Get cyber threat results related to your company by scanning keywords from specific data sources.
Cyber Threat Surveillance
The Cyber Threat Surveillance feature provides the capability to review possible threats in the Dark Web that could indicate cyber risk in your company or users. With Cyber Threat Surveillance, the main goal is all about risk reduction, and having visibility to those risks or potential risks can put you one step ahead of the game.
This is an Add-On service that you can include in your current plan. If you're interested in getting this service talk to sales at sales@symbolsecurity.com and enable this important feature on your company(s).
How it works?
1. Define Keywords
Symbol allows you to add multiple keywords to search by. These categories need to be defined per company and the quantity will vary depending on your plan.
These are some of the keywords you could add to the list:
- Single String (Like Company Name or Product Name)
- Domain
- CCN (Credit Card Numbers)
- SSN (Social Security Number)
- IP addresses
- Crypto Addresses
2. Select Data Sources
By default, cyber threat results are extracted from all data sources, however, you can decide which sources you want to get results from.

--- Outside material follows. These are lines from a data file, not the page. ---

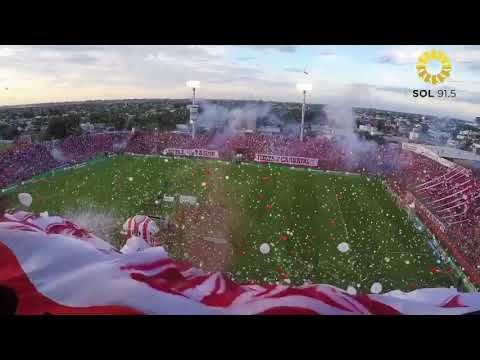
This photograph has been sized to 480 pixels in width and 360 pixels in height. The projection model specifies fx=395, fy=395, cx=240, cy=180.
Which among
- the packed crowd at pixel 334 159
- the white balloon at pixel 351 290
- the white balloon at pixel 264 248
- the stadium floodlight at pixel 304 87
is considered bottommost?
the white balloon at pixel 351 290

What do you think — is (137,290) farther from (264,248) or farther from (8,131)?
(8,131)

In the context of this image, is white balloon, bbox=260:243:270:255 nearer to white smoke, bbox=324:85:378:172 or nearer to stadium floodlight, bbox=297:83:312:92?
white smoke, bbox=324:85:378:172

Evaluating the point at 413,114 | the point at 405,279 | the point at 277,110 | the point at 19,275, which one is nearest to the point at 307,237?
the point at 405,279

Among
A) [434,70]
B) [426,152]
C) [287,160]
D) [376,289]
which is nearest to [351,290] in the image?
[376,289]

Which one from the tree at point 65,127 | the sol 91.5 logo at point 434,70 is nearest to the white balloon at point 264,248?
the sol 91.5 logo at point 434,70

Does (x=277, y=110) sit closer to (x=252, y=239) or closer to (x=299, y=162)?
Answer: (x=299, y=162)

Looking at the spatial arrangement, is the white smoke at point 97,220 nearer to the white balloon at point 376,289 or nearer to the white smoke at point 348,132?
the white smoke at point 348,132

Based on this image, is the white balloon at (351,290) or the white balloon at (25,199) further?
the white balloon at (25,199)
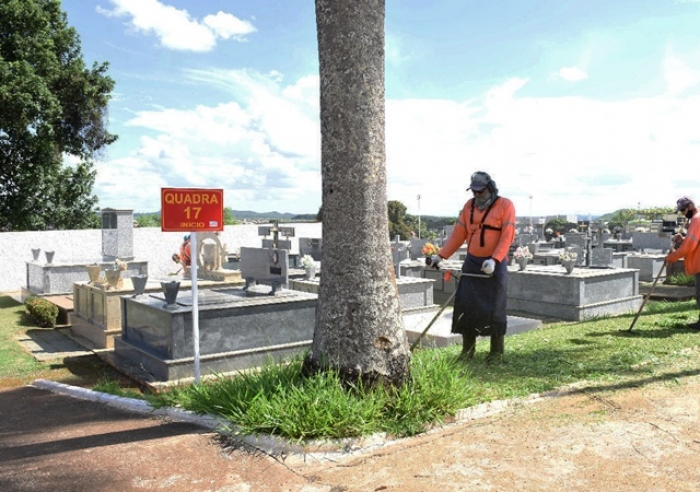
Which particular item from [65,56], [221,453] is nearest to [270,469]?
[221,453]

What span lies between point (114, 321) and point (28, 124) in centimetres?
1372

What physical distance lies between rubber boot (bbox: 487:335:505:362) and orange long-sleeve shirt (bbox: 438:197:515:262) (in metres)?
0.94

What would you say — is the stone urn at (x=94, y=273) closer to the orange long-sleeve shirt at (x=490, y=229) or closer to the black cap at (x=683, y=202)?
the orange long-sleeve shirt at (x=490, y=229)

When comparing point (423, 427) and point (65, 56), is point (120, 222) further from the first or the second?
point (423, 427)

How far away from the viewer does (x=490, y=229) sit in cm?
636

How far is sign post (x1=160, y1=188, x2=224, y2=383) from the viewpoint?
22.5 ft

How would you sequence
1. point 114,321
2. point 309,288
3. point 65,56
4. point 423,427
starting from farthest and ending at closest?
point 65,56 → point 309,288 → point 114,321 → point 423,427

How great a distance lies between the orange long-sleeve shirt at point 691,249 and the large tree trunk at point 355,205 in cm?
484

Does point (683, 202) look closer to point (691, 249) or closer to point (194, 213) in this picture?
point (691, 249)

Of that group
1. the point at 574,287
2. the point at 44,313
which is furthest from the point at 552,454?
the point at 44,313

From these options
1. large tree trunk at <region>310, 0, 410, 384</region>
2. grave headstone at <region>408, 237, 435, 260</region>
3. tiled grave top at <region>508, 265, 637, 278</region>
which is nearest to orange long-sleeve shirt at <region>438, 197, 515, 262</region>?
large tree trunk at <region>310, 0, 410, 384</region>

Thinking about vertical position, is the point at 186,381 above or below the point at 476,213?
below

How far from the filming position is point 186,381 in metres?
8.66

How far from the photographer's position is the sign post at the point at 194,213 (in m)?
6.85
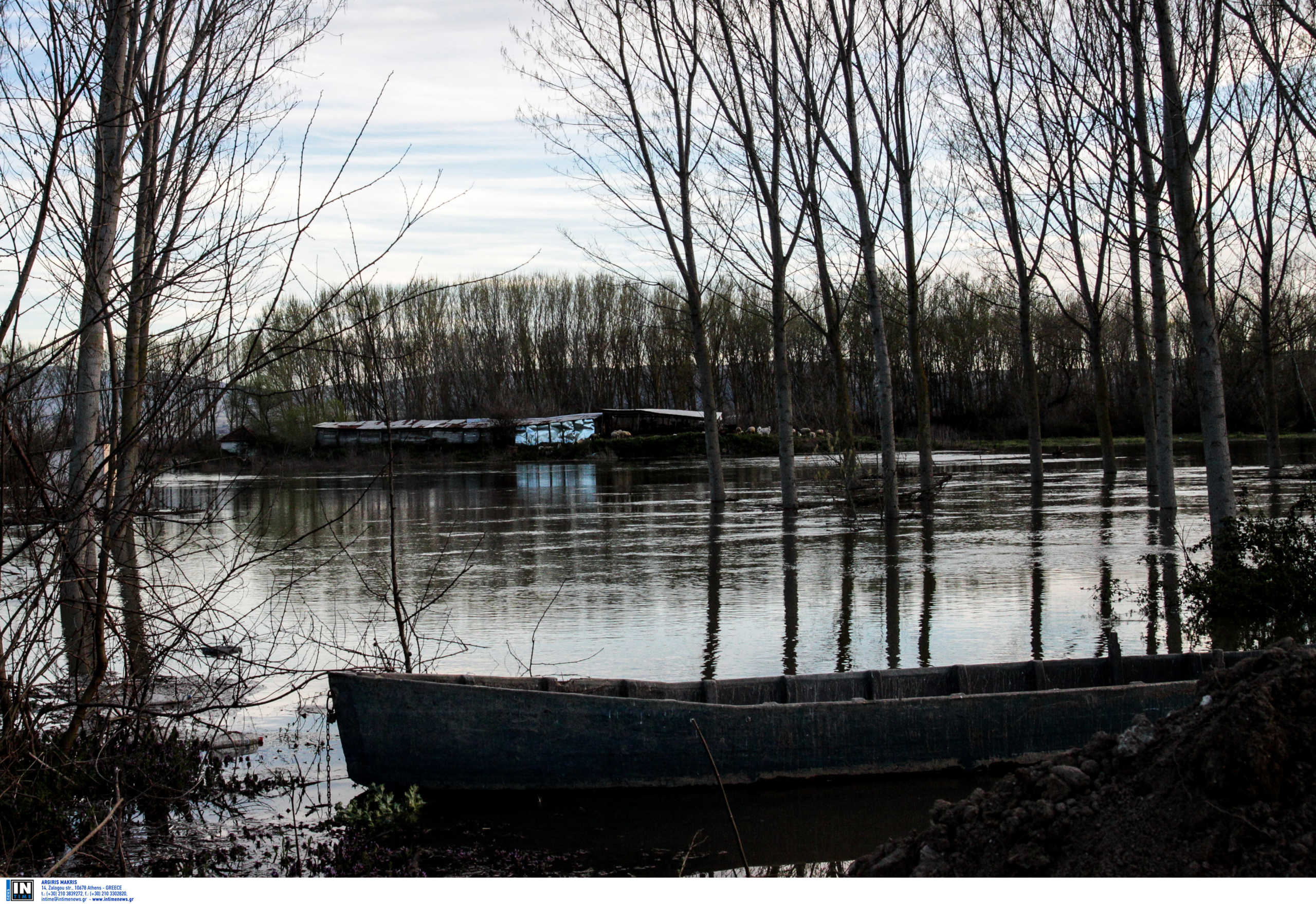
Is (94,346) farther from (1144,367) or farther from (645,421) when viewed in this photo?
(645,421)

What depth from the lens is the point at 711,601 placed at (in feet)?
43.9

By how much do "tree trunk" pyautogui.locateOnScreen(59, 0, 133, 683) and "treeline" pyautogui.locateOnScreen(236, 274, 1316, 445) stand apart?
4760cm

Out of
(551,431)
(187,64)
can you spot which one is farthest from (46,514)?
(551,431)

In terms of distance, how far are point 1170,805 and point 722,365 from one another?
77657 millimetres

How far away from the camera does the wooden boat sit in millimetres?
6613

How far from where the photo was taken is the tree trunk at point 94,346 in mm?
5078

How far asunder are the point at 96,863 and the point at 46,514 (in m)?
1.91

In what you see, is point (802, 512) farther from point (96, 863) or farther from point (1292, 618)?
point (96, 863)

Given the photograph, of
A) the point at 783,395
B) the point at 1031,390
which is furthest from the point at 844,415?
the point at 1031,390

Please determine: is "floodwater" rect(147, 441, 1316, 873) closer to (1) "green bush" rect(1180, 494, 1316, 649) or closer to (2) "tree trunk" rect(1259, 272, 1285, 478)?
(1) "green bush" rect(1180, 494, 1316, 649)

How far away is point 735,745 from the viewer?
6684mm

In order to define a custom list of data sources navigate to the "Data Sources" tab from the cyber threat surveillance view and click on the "Manage Sources" button to choose which sources you want to use for getting cyber threat results.
3. Track Results
Once you have defined your keywords, our application every 24 hours will search on the DarkWeb any result associated with the provided information. These results will be shown in the "Results" tab that is shown in the Cyber Threats view.

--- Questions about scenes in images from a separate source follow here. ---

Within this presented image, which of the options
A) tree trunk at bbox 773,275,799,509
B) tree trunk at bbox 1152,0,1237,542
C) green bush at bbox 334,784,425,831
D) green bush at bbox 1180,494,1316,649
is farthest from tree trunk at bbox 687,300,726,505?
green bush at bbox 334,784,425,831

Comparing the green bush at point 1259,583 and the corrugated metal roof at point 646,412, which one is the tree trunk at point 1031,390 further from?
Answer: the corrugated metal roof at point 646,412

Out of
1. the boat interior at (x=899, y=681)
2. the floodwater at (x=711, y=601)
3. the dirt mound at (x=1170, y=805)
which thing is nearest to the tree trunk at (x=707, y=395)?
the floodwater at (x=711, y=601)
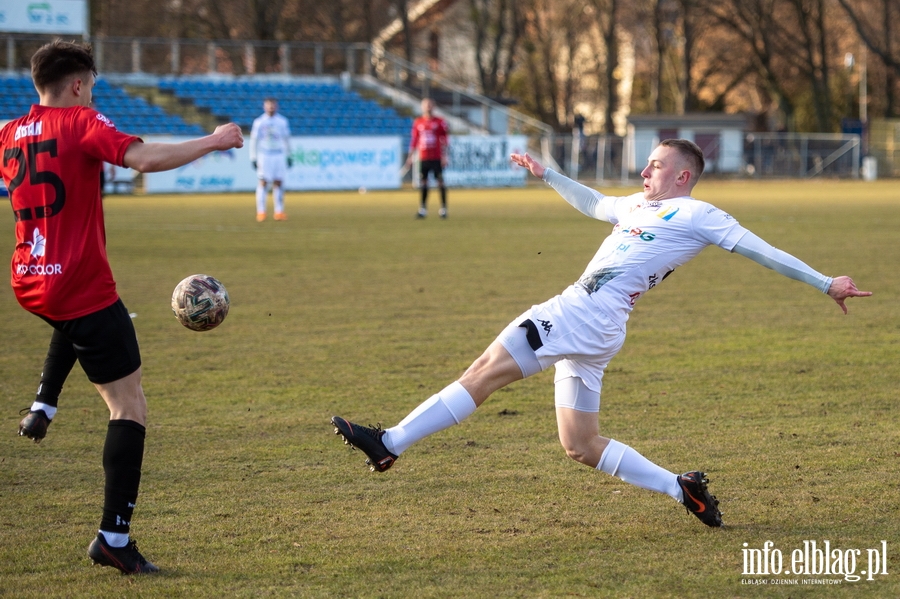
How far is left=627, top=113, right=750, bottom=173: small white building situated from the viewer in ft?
160

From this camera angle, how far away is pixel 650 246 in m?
4.55

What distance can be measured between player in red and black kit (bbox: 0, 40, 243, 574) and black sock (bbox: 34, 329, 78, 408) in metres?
1.00

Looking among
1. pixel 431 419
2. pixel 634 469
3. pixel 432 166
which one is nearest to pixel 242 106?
pixel 432 166

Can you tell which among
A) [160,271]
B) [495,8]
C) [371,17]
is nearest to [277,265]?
[160,271]

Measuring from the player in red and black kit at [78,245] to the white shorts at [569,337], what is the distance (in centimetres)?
137

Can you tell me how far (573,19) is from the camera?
60.8 m

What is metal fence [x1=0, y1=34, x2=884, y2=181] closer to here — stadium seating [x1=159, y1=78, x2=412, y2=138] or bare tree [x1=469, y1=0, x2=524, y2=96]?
stadium seating [x1=159, y1=78, x2=412, y2=138]

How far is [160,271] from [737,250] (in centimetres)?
1022

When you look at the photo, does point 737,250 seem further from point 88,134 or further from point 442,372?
point 442,372

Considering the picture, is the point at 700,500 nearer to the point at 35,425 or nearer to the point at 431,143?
the point at 35,425

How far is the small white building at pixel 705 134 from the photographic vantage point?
48688 millimetres

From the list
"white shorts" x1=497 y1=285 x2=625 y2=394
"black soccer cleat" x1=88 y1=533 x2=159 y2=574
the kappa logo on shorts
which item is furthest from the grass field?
the kappa logo on shorts

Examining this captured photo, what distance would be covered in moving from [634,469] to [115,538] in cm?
211

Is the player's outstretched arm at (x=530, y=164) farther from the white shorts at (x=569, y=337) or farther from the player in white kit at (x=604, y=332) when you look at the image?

Each result listed on the view will have the following information:
- Title.
- Threat Date.
- Threat Content (It shows all the information extracted from the DarkWeb).

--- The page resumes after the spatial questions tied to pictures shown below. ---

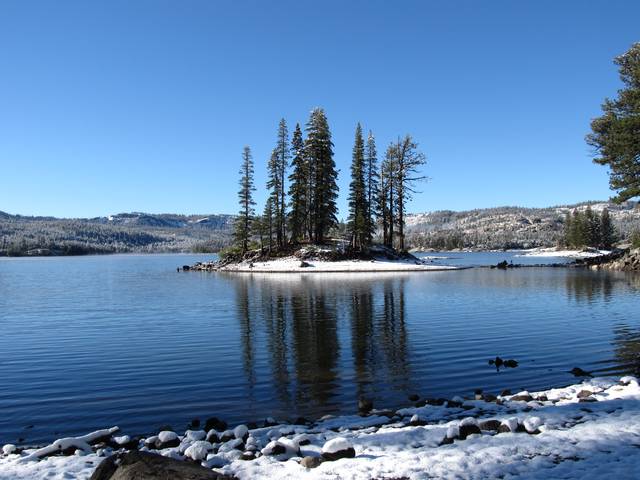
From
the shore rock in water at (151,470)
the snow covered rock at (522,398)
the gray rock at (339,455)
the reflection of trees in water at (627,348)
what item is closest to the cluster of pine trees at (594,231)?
the reflection of trees in water at (627,348)

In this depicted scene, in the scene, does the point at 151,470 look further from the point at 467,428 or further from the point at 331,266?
the point at 331,266

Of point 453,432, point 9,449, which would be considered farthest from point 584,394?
point 9,449

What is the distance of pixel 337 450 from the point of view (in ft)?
25.5

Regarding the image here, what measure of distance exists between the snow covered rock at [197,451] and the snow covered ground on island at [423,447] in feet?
0.06

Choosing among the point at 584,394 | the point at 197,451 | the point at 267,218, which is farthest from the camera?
the point at 267,218

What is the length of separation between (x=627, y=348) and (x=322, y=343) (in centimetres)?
1115

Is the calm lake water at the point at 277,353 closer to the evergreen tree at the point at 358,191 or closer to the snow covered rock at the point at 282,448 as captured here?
the snow covered rock at the point at 282,448

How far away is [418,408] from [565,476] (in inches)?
166

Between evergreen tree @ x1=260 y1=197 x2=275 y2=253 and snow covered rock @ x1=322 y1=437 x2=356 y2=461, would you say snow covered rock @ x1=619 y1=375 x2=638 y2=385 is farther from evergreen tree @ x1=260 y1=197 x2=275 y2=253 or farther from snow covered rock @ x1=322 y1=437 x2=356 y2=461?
evergreen tree @ x1=260 y1=197 x2=275 y2=253

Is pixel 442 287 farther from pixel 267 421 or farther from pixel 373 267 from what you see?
pixel 267 421

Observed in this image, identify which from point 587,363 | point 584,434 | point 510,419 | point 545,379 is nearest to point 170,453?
point 510,419

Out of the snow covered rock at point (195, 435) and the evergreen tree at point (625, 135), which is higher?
the evergreen tree at point (625, 135)

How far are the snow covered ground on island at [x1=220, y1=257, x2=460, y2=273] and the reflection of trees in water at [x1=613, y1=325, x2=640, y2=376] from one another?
132 feet

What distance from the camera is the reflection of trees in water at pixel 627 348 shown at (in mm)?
14376
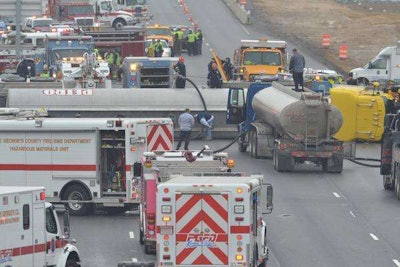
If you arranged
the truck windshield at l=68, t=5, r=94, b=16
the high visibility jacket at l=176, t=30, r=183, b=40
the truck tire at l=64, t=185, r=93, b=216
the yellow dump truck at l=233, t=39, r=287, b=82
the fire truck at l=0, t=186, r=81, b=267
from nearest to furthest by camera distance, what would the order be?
the fire truck at l=0, t=186, r=81, b=267 < the truck tire at l=64, t=185, r=93, b=216 < the yellow dump truck at l=233, t=39, r=287, b=82 < the high visibility jacket at l=176, t=30, r=183, b=40 < the truck windshield at l=68, t=5, r=94, b=16

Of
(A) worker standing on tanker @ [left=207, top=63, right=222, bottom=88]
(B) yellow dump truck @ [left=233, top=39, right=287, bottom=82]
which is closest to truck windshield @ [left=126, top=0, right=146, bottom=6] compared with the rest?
(B) yellow dump truck @ [left=233, top=39, right=287, bottom=82]

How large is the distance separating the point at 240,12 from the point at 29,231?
77.3m

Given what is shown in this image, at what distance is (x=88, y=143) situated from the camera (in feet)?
112

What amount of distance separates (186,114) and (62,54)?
1928cm

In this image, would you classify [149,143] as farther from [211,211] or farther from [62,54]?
[62,54]

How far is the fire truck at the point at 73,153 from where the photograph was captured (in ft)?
112

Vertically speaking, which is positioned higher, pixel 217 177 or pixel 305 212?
pixel 217 177

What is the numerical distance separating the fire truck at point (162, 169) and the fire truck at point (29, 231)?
10.2ft

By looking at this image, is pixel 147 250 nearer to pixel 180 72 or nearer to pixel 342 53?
pixel 180 72

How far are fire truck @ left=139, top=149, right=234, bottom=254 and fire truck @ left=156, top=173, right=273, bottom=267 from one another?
3031 mm

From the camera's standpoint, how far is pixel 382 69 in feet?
218

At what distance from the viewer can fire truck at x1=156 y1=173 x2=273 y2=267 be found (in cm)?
2422

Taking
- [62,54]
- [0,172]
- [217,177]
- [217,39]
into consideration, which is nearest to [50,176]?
→ [0,172]

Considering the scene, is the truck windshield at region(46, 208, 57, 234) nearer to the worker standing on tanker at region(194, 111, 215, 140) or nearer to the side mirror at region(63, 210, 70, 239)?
the side mirror at region(63, 210, 70, 239)
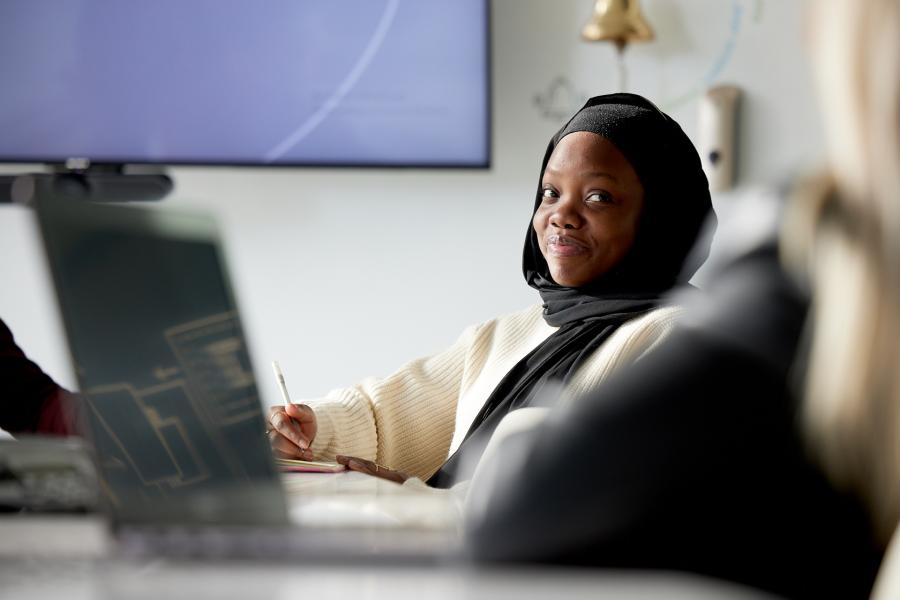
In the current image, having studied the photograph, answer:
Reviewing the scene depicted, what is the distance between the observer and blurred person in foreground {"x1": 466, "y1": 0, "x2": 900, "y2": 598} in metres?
0.62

- Status (Pending, Urgent, Resolved).
- Keyword(s) (The keywords used to get the result).
- Negativity. (This is a value of how likely the content could be used for criminal activity).
- Source.
Some things to keep in mind about the results:
- Every day the application will only search for results on the past 24 hours prior to the search, however, if this is the "first call", then the application will search for historical results about past years.
- The result's content is automatically removed after 30 days.
3. Take Actions
Admins will be able to take some actions on the listed results, they could:
- Categorize
- Ignore (When ignoring results, they will be automatically removed from the list).
These are some of the categories that admins can assign to each result:
-
Pending: this is the default category.
-
Urgent: would be applied when the result has negativity greater than 80%. Also, it would need to be closed out as resolved at some point by the admin.
-
Resolved: It would be a positive closure and each result marked with this category will disappear from the main list and will be sent to the "Resolved Results" list.
4. Notifications
Admins can enable or disable the Cyber Threat Surveillance notifications that are being sent when new results are found, giving them more control over their organization's security measures. This notification can be managed both for companies and specific admins.
Filtering Results
Once the filter button on the top right of the screen is pushed a box will open up with the options to filter the results on the results page:
- Categories: allows you to filter by a specific status such as pending, urgent, resolved etc.
- period of time: allows you to pick between specific dates on the top of the box.
- keywords: allows you to type in specific keywords to filter by.
To clear filters, there is a button right under the filters button on the top right.
The list of "Resolved Results" could be accessible by clicking on the number of resolved results that are shown at the top of the screen.
Note: Cyber Threat results and keywords can also be managed from the Symbol API.